Instructions:
A - According to the passage on social movements and democratization, why is the relationship between mobilization and democratization ambivalent? Answer in one to three sentences.
B - Carry on the passage on social movements and democratization from the point where it stops.

Passage to read:
>>
This opportunity structure has given rise to social movements with diverging aims. First of all there are popular reactions which defend a traditional world and a traditional concept of justice. These are accompanied by the rise of the labour movement, which started off from different premises: the fight against exploitation in the name of a notion of equality (the strongest version of it being the socialist concept of capitalist exploitation). This is finally accompanied by bourgeois movements, their struggles of emancipation from authoritarian rule as well as their struggle against the increasing rationality of modern life. Modernization has thus produced a series of collective action for and against it.

Democratization is a by-product which emerged as a project of the bourgeois classes, was taken over by popular movements, and was halted for a while in the anti-democratic mass mobilizations of European fascism. Mobilization and democratization were bound together in an ambivalent relationship. The democratic process was fostered by some and attacked by other social movements. This cleavage structure shaped the evolution of the democratic nation-state in Europe until the late twentieth century.
<<
Material supplied:
>>
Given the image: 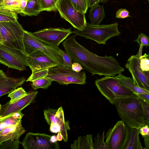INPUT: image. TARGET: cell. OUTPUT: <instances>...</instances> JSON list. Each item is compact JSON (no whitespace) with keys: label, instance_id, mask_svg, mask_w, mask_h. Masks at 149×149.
<instances>
[{"label":"cell","instance_id":"cell-41","mask_svg":"<svg viewBox=\"0 0 149 149\" xmlns=\"http://www.w3.org/2000/svg\"><path fill=\"white\" fill-rule=\"evenodd\" d=\"M144 139V141L145 147L144 149H149V136H143Z\"/></svg>","mask_w":149,"mask_h":149},{"label":"cell","instance_id":"cell-2","mask_svg":"<svg viewBox=\"0 0 149 149\" xmlns=\"http://www.w3.org/2000/svg\"><path fill=\"white\" fill-rule=\"evenodd\" d=\"M117 22L109 24L94 25L87 23L81 30L75 29L72 33L86 39L93 40L99 44H105L109 38L121 34Z\"/></svg>","mask_w":149,"mask_h":149},{"label":"cell","instance_id":"cell-31","mask_svg":"<svg viewBox=\"0 0 149 149\" xmlns=\"http://www.w3.org/2000/svg\"><path fill=\"white\" fill-rule=\"evenodd\" d=\"M104 139V131L101 135L99 133L97 134L94 138V149H107Z\"/></svg>","mask_w":149,"mask_h":149},{"label":"cell","instance_id":"cell-36","mask_svg":"<svg viewBox=\"0 0 149 149\" xmlns=\"http://www.w3.org/2000/svg\"><path fill=\"white\" fill-rule=\"evenodd\" d=\"M139 130V134L142 137L149 136V125H144L140 128Z\"/></svg>","mask_w":149,"mask_h":149},{"label":"cell","instance_id":"cell-5","mask_svg":"<svg viewBox=\"0 0 149 149\" xmlns=\"http://www.w3.org/2000/svg\"><path fill=\"white\" fill-rule=\"evenodd\" d=\"M24 31L17 20L0 22V32L3 44L25 54L23 42Z\"/></svg>","mask_w":149,"mask_h":149},{"label":"cell","instance_id":"cell-27","mask_svg":"<svg viewBox=\"0 0 149 149\" xmlns=\"http://www.w3.org/2000/svg\"><path fill=\"white\" fill-rule=\"evenodd\" d=\"M27 94V93L22 87L15 88L9 93L8 95V97L10 98L9 103L10 104H13L22 98Z\"/></svg>","mask_w":149,"mask_h":149},{"label":"cell","instance_id":"cell-13","mask_svg":"<svg viewBox=\"0 0 149 149\" xmlns=\"http://www.w3.org/2000/svg\"><path fill=\"white\" fill-rule=\"evenodd\" d=\"M140 62L139 57L137 54L132 55L125 66L131 74L134 83L140 88L149 91V80L141 69Z\"/></svg>","mask_w":149,"mask_h":149},{"label":"cell","instance_id":"cell-28","mask_svg":"<svg viewBox=\"0 0 149 149\" xmlns=\"http://www.w3.org/2000/svg\"><path fill=\"white\" fill-rule=\"evenodd\" d=\"M149 38L145 34L141 33L134 41L136 42L139 45V51L137 55L140 57L142 55V48L143 46L148 47L149 45Z\"/></svg>","mask_w":149,"mask_h":149},{"label":"cell","instance_id":"cell-39","mask_svg":"<svg viewBox=\"0 0 149 149\" xmlns=\"http://www.w3.org/2000/svg\"><path fill=\"white\" fill-rule=\"evenodd\" d=\"M106 0H89L88 7L91 8L100 3Z\"/></svg>","mask_w":149,"mask_h":149},{"label":"cell","instance_id":"cell-6","mask_svg":"<svg viewBox=\"0 0 149 149\" xmlns=\"http://www.w3.org/2000/svg\"><path fill=\"white\" fill-rule=\"evenodd\" d=\"M46 77L60 84L66 86L70 84L84 85L86 83V79L84 71L77 72L62 66L49 68L48 74Z\"/></svg>","mask_w":149,"mask_h":149},{"label":"cell","instance_id":"cell-1","mask_svg":"<svg viewBox=\"0 0 149 149\" xmlns=\"http://www.w3.org/2000/svg\"><path fill=\"white\" fill-rule=\"evenodd\" d=\"M113 104L115 106L122 120L129 127L139 129L146 125L143 104L136 94L116 99Z\"/></svg>","mask_w":149,"mask_h":149},{"label":"cell","instance_id":"cell-42","mask_svg":"<svg viewBox=\"0 0 149 149\" xmlns=\"http://www.w3.org/2000/svg\"><path fill=\"white\" fill-rule=\"evenodd\" d=\"M7 77V75L3 70L0 69V80Z\"/></svg>","mask_w":149,"mask_h":149},{"label":"cell","instance_id":"cell-37","mask_svg":"<svg viewBox=\"0 0 149 149\" xmlns=\"http://www.w3.org/2000/svg\"><path fill=\"white\" fill-rule=\"evenodd\" d=\"M50 125V130L52 132L56 133L60 132L61 126L59 125L51 123Z\"/></svg>","mask_w":149,"mask_h":149},{"label":"cell","instance_id":"cell-8","mask_svg":"<svg viewBox=\"0 0 149 149\" xmlns=\"http://www.w3.org/2000/svg\"><path fill=\"white\" fill-rule=\"evenodd\" d=\"M57 10L61 17L75 29L81 30L87 23L85 14L77 10L70 0H59L57 5Z\"/></svg>","mask_w":149,"mask_h":149},{"label":"cell","instance_id":"cell-45","mask_svg":"<svg viewBox=\"0 0 149 149\" xmlns=\"http://www.w3.org/2000/svg\"><path fill=\"white\" fill-rule=\"evenodd\" d=\"M1 107H2V106L1 105V104H0V111H1Z\"/></svg>","mask_w":149,"mask_h":149},{"label":"cell","instance_id":"cell-35","mask_svg":"<svg viewBox=\"0 0 149 149\" xmlns=\"http://www.w3.org/2000/svg\"><path fill=\"white\" fill-rule=\"evenodd\" d=\"M130 13L126 9L120 8L116 12V17L118 18L125 19L131 17L129 15Z\"/></svg>","mask_w":149,"mask_h":149},{"label":"cell","instance_id":"cell-10","mask_svg":"<svg viewBox=\"0 0 149 149\" xmlns=\"http://www.w3.org/2000/svg\"><path fill=\"white\" fill-rule=\"evenodd\" d=\"M51 136L45 134L28 133L22 142H20L25 149H58V143H52Z\"/></svg>","mask_w":149,"mask_h":149},{"label":"cell","instance_id":"cell-32","mask_svg":"<svg viewBox=\"0 0 149 149\" xmlns=\"http://www.w3.org/2000/svg\"><path fill=\"white\" fill-rule=\"evenodd\" d=\"M149 54L146 53L139 57L140 68L143 71H149Z\"/></svg>","mask_w":149,"mask_h":149},{"label":"cell","instance_id":"cell-46","mask_svg":"<svg viewBox=\"0 0 149 149\" xmlns=\"http://www.w3.org/2000/svg\"><path fill=\"white\" fill-rule=\"evenodd\" d=\"M2 143H0V147L1 146V145Z\"/></svg>","mask_w":149,"mask_h":149},{"label":"cell","instance_id":"cell-16","mask_svg":"<svg viewBox=\"0 0 149 149\" xmlns=\"http://www.w3.org/2000/svg\"><path fill=\"white\" fill-rule=\"evenodd\" d=\"M26 81L23 77L15 78L7 77L0 80V97L9 93L21 86Z\"/></svg>","mask_w":149,"mask_h":149},{"label":"cell","instance_id":"cell-14","mask_svg":"<svg viewBox=\"0 0 149 149\" xmlns=\"http://www.w3.org/2000/svg\"><path fill=\"white\" fill-rule=\"evenodd\" d=\"M26 62L32 71L61 66L52 58L38 50L27 55Z\"/></svg>","mask_w":149,"mask_h":149},{"label":"cell","instance_id":"cell-20","mask_svg":"<svg viewBox=\"0 0 149 149\" xmlns=\"http://www.w3.org/2000/svg\"><path fill=\"white\" fill-rule=\"evenodd\" d=\"M72 149H94L92 134L78 137L70 146Z\"/></svg>","mask_w":149,"mask_h":149},{"label":"cell","instance_id":"cell-30","mask_svg":"<svg viewBox=\"0 0 149 149\" xmlns=\"http://www.w3.org/2000/svg\"><path fill=\"white\" fill-rule=\"evenodd\" d=\"M49 69L33 70L26 81H32L40 79L46 77L48 74Z\"/></svg>","mask_w":149,"mask_h":149},{"label":"cell","instance_id":"cell-26","mask_svg":"<svg viewBox=\"0 0 149 149\" xmlns=\"http://www.w3.org/2000/svg\"><path fill=\"white\" fill-rule=\"evenodd\" d=\"M53 81L52 79L47 77L36 79L32 81V87L35 90L39 88L47 89Z\"/></svg>","mask_w":149,"mask_h":149},{"label":"cell","instance_id":"cell-17","mask_svg":"<svg viewBox=\"0 0 149 149\" xmlns=\"http://www.w3.org/2000/svg\"><path fill=\"white\" fill-rule=\"evenodd\" d=\"M138 129L129 127L127 139L123 149H144L140 139Z\"/></svg>","mask_w":149,"mask_h":149},{"label":"cell","instance_id":"cell-44","mask_svg":"<svg viewBox=\"0 0 149 149\" xmlns=\"http://www.w3.org/2000/svg\"><path fill=\"white\" fill-rule=\"evenodd\" d=\"M0 42L3 44L2 39L0 32Z\"/></svg>","mask_w":149,"mask_h":149},{"label":"cell","instance_id":"cell-3","mask_svg":"<svg viewBox=\"0 0 149 149\" xmlns=\"http://www.w3.org/2000/svg\"><path fill=\"white\" fill-rule=\"evenodd\" d=\"M95 84L101 93L112 104L116 99L135 94L121 84L114 77L105 76L96 80Z\"/></svg>","mask_w":149,"mask_h":149},{"label":"cell","instance_id":"cell-7","mask_svg":"<svg viewBox=\"0 0 149 149\" xmlns=\"http://www.w3.org/2000/svg\"><path fill=\"white\" fill-rule=\"evenodd\" d=\"M27 57V55L20 50L0 45V63L8 68L26 70L28 66Z\"/></svg>","mask_w":149,"mask_h":149},{"label":"cell","instance_id":"cell-38","mask_svg":"<svg viewBox=\"0 0 149 149\" xmlns=\"http://www.w3.org/2000/svg\"><path fill=\"white\" fill-rule=\"evenodd\" d=\"M83 69L82 66L79 63L77 62L72 63V69L74 71L77 72H80Z\"/></svg>","mask_w":149,"mask_h":149},{"label":"cell","instance_id":"cell-25","mask_svg":"<svg viewBox=\"0 0 149 149\" xmlns=\"http://www.w3.org/2000/svg\"><path fill=\"white\" fill-rule=\"evenodd\" d=\"M17 14L10 10L0 7V22L17 20Z\"/></svg>","mask_w":149,"mask_h":149},{"label":"cell","instance_id":"cell-24","mask_svg":"<svg viewBox=\"0 0 149 149\" xmlns=\"http://www.w3.org/2000/svg\"><path fill=\"white\" fill-rule=\"evenodd\" d=\"M59 0H37L42 11H55Z\"/></svg>","mask_w":149,"mask_h":149},{"label":"cell","instance_id":"cell-47","mask_svg":"<svg viewBox=\"0 0 149 149\" xmlns=\"http://www.w3.org/2000/svg\"><path fill=\"white\" fill-rule=\"evenodd\" d=\"M3 0H0V3L3 1Z\"/></svg>","mask_w":149,"mask_h":149},{"label":"cell","instance_id":"cell-18","mask_svg":"<svg viewBox=\"0 0 149 149\" xmlns=\"http://www.w3.org/2000/svg\"><path fill=\"white\" fill-rule=\"evenodd\" d=\"M115 77L120 83L129 88L134 94L149 93V91L141 88L135 84L132 78L126 77L121 73L118 74Z\"/></svg>","mask_w":149,"mask_h":149},{"label":"cell","instance_id":"cell-40","mask_svg":"<svg viewBox=\"0 0 149 149\" xmlns=\"http://www.w3.org/2000/svg\"><path fill=\"white\" fill-rule=\"evenodd\" d=\"M136 95L139 97L149 103V93H143Z\"/></svg>","mask_w":149,"mask_h":149},{"label":"cell","instance_id":"cell-23","mask_svg":"<svg viewBox=\"0 0 149 149\" xmlns=\"http://www.w3.org/2000/svg\"><path fill=\"white\" fill-rule=\"evenodd\" d=\"M21 0H3L0 3V7L7 9L17 14H21Z\"/></svg>","mask_w":149,"mask_h":149},{"label":"cell","instance_id":"cell-21","mask_svg":"<svg viewBox=\"0 0 149 149\" xmlns=\"http://www.w3.org/2000/svg\"><path fill=\"white\" fill-rule=\"evenodd\" d=\"M24 115L19 111L0 118V132L7 127L18 124L21 122Z\"/></svg>","mask_w":149,"mask_h":149},{"label":"cell","instance_id":"cell-11","mask_svg":"<svg viewBox=\"0 0 149 149\" xmlns=\"http://www.w3.org/2000/svg\"><path fill=\"white\" fill-rule=\"evenodd\" d=\"M71 28H45L32 33L37 38L60 49V44L72 33Z\"/></svg>","mask_w":149,"mask_h":149},{"label":"cell","instance_id":"cell-29","mask_svg":"<svg viewBox=\"0 0 149 149\" xmlns=\"http://www.w3.org/2000/svg\"><path fill=\"white\" fill-rule=\"evenodd\" d=\"M71 2L78 11L86 13L88 8L89 0H70Z\"/></svg>","mask_w":149,"mask_h":149},{"label":"cell","instance_id":"cell-15","mask_svg":"<svg viewBox=\"0 0 149 149\" xmlns=\"http://www.w3.org/2000/svg\"><path fill=\"white\" fill-rule=\"evenodd\" d=\"M38 93L37 91H31L27 93L26 95L13 104L7 102L2 106L0 111V118L21 111L33 102Z\"/></svg>","mask_w":149,"mask_h":149},{"label":"cell","instance_id":"cell-9","mask_svg":"<svg viewBox=\"0 0 149 149\" xmlns=\"http://www.w3.org/2000/svg\"><path fill=\"white\" fill-rule=\"evenodd\" d=\"M128 128L123 121L120 120L109 130L105 141L107 149H123L127 139Z\"/></svg>","mask_w":149,"mask_h":149},{"label":"cell","instance_id":"cell-33","mask_svg":"<svg viewBox=\"0 0 149 149\" xmlns=\"http://www.w3.org/2000/svg\"><path fill=\"white\" fill-rule=\"evenodd\" d=\"M61 54L63 61V67L68 69H72V61L69 55L65 51L62 49L61 51Z\"/></svg>","mask_w":149,"mask_h":149},{"label":"cell","instance_id":"cell-34","mask_svg":"<svg viewBox=\"0 0 149 149\" xmlns=\"http://www.w3.org/2000/svg\"><path fill=\"white\" fill-rule=\"evenodd\" d=\"M140 98L141 100L143 108L145 124L146 125H149V103Z\"/></svg>","mask_w":149,"mask_h":149},{"label":"cell","instance_id":"cell-12","mask_svg":"<svg viewBox=\"0 0 149 149\" xmlns=\"http://www.w3.org/2000/svg\"><path fill=\"white\" fill-rule=\"evenodd\" d=\"M26 131L21 122L18 124L8 126L0 132V149H18L21 136Z\"/></svg>","mask_w":149,"mask_h":149},{"label":"cell","instance_id":"cell-48","mask_svg":"<svg viewBox=\"0 0 149 149\" xmlns=\"http://www.w3.org/2000/svg\"><path fill=\"white\" fill-rule=\"evenodd\" d=\"M2 44V43L0 42V45Z\"/></svg>","mask_w":149,"mask_h":149},{"label":"cell","instance_id":"cell-4","mask_svg":"<svg viewBox=\"0 0 149 149\" xmlns=\"http://www.w3.org/2000/svg\"><path fill=\"white\" fill-rule=\"evenodd\" d=\"M25 54L28 55L36 50H39L63 66V61L61 49H58L52 45L37 38L24 30L23 40Z\"/></svg>","mask_w":149,"mask_h":149},{"label":"cell","instance_id":"cell-22","mask_svg":"<svg viewBox=\"0 0 149 149\" xmlns=\"http://www.w3.org/2000/svg\"><path fill=\"white\" fill-rule=\"evenodd\" d=\"M41 11L37 0H29L21 15L36 16Z\"/></svg>","mask_w":149,"mask_h":149},{"label":"cell","instance_id":"cell-43","mask_svg":"<svg viewBox=\"0 0 149 149\" xmlns=\"http://www.w3.org/2000/svg\"><path fill=\"white\" fill-rule=\"evenodd\" d=\"M144 72L145 75L147 79L149 80V71H143Z\"/></svg>","mask_w":149,"mask_h":149},{"label":"cell","instance_id":"cell-19","mask_svg":"<svg viewBox=\"0 0 149 149\" xmlns=\"http://www.w3.org/2000/svg\"><path fill=\"white\" fill-rule=\"evenodd\" d=\"M105 16L104 6L98 4L91 8L88 17L91 21V24L99 25Z\"/></svg>","mask_w":149,"mask_h":149}]
</instances>
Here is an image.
<<
Expected results:
A - The relationship is ambivalent because some social movements fostered the democratic process while others attacked it. Democratization emerged as a project of the bourgeois classes and was taken over by popular movements, but it was halted for a while by the anti-democratic mass mobilizations of European fascism.

B -
Combined with the logic of capitalist accumulation, feelings against capitalism could be exploited to work against democracy, thus creating the mix that marks the end of the old social movements. The modernization of democratic forms of government in the postwar period is due to a second wave of social movements, the ‘new social movements.’ Their possible outcome is still debated—it is part of the discourse itself which has fuelled this new type of collective mobilization. This process has not yet become history. It can be subjected to analysis only in the methodological perspective of a discourse analysis—the reconstruction of the debates in which history is made or happens.

Defining Social Movements

What are Social Movements?

Definitional work is futile as long as the embeddedness of the phenomena of collective action is not taken into account. Social movements are collective actions embedded in time and space. Collective action turns into a social movement when it refers to a social space of contention filled with partners and adversaries, with friends and foes (Tilly, 2000), and when it situates itself in a historical time, in a collective memory of a people.

A minimal condition of a social movement is a network structure that exists over a certain period of time in a defined social space. However, not every collective action in time and space becomes a social movement. A social movement requires a collective project which transcends the individual interests of those involved. It has to become a historical project, as Alain Touraine (1977, 1981) has put it. To know whether a collective action is (or becomes) a social movement can be inferred a posteriori from the distant position of the historical observer. To know beforehand is prophetic discourse. To know in the course of action is what social scientists try to get at. A position between historical distance and scientific involvement is the methodologically impure, but best, practice of social movement research.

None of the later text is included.